What Does Child Support in Nevada Cover? | Half Price Lawyers

What Does Child Support in Nevada Cover?

Dealing with child custody and child support considerations can be both confusing and emotionally overwhelming. Parents headed towards divorce in Nevada or those establishing parentage and custody for the first time often wonder what child support covers.

There are a lot of misconceptions about what child support covers and how to ask for payments for a child’s expenses. If you are facing child support considerations, it’s important to understand the different classifications of what is covered to prepare yourself to navigate the process. Here’s what you need to know about what child support covers in the State of Nevada.

Basic Needs

A child support award covers the child’s basic needs while they’re in a parent’s care. This award can include any expense that the parent who receives support feels is necessary. This might include housing, utilities, transportation, food, hygiene, and entertainment.

The Las Vegas Family Court presumes that the amount of support recommended by the Nevada child support laws covers the child’s basic needs. That is, if the support calculation suggests an award of $500 per month, the law presumes that the child has basic requirements of $500 per month.


There are some exceptions where the presumed child support amount doesn’t cover a child’s actual, reasonable expenses. An example of this might be when a parent has significant expenses for child care. In that event, the parent can ask the court to adjust the award up or down to account for this cost.

Another example of an appropriate deviation from the presumptive amount might be to cover a child’s special educational needs. Also, if a custodial parent moves out of the jurisdiction of the court, the court might reduce the payment to cover the costs of transporting the child. In cases where there’s an unusual circumstance, the court can order more or less support to ensure that child support reasonably covers the child’s needs given each parent’s ability to pay.

Health Care and Medical Expenses

One expense that’s always handled separately from base costs is health care and medical expenses. The court can add or deduct from a base support award to cover a child’s reasonable medical expenses. The court can order either party to maintain health insurance for the child as long as the coverage is available for not more than 5 percent of the parent’s gross income.

If a party has health insurance for the child, the other parent must reimburse them for half of the child’s cost of the health insurance. If the parent providing coverage receives support, the other parent pays them extra to cover half of the health insurance. If the parent providing coverage pays support, they receive a reduction to account for the other parent’s half of the child’s health insurance.

A child typically has uninsured medical expenses from time to time. This may include co-pays, prescription costs, and orthodontics. Parents split these costs equally outside of base child support obligations.

Cases of Joint Custody

In cases of joint custody, child support covers the needs of the child in both homes. The paying parent receives a reduction in support to account for the needs of the child while they’re in that parent’s care.

The court determines the amount that each parent would pay if they paid support. Then, the court orders the higher-earning parent to pay the lower-earning parent the difference between these amounts. In this scenario, child support covers basic needs such as housing, transportation, and personal expenses in both homes.

Does a Parent Have to Account for How They Spend Support Money?
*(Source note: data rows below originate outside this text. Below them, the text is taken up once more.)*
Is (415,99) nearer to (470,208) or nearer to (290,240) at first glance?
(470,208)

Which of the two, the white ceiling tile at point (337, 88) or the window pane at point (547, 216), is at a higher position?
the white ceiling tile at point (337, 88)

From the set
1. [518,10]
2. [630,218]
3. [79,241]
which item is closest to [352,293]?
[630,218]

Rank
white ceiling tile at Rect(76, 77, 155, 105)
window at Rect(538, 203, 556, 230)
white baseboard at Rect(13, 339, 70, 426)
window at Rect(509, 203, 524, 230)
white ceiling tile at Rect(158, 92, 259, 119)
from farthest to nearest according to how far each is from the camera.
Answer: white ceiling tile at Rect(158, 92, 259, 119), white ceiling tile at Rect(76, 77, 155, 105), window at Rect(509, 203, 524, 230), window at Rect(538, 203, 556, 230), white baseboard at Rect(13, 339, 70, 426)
Generally, parents don’t have to account to the other parent for how they allocate support. The law presumes that a parent uses their child support payments responsibly for the needs of the child.

There might be an exception if there’s evidence that the parent isn’t meeting a child’s needs in their home. In that event, the court might examine how the parent spends the payments. Otherwise, a parent typically has no accountability to the other parent for how they use support payments.

Does Nevada Child Support Cover Extracurricular Expenses?

The answer to this question isn’t exactly clear. Nevada’s child support laws don’t specifically talk about extracurricular expenses. That might make it seem like the court can’t order extra amounts for extracurricular activities. However, the law allows the court to adjust support amounts to account for “special educational needs of the child.”

This is up to the discretion of the judge. Some judges might routinely adjust support awards to account for a child’s extracurricular expenses. Other judges might see these costs as ordinary rather than special. Experienced child custody lawyers in Las Vegas can give you an idea of what to expect from the judge making the decisions in your case.

Can Our Order Include College Expenses?

Nevada law has nothing to say about payments for a child’s college expenses. Parents can agree to pay for part or all of a child’s post-secondary expenses. However, unless parents agree, there’s no way for the court to order a parent to contribute to college costs.

How Can an Attorney Help?

Judges make their decisions based on evidence. If you’re going to ask the court for extra amounts for educational expenses or child care, you need to carefully document your expenses in ways that are admissible in court. A qualified family law attorney in Las Vegas can help you make sure you prepare your case in a way that’s compelling to the court. Also, your attorney can explain how the laws might apply to your case. That allows you to make the best decisions possible for yourself and your children.

If you already have a support order in place, your attorney may help you explore options to modify your support payments. If the support order no longer covers the needs of the children or if it doesn’t reflect each parent’s current ability to pay, you may be able to modify the payment. Your attorney can help you evaluate your case to see if this is a viable option.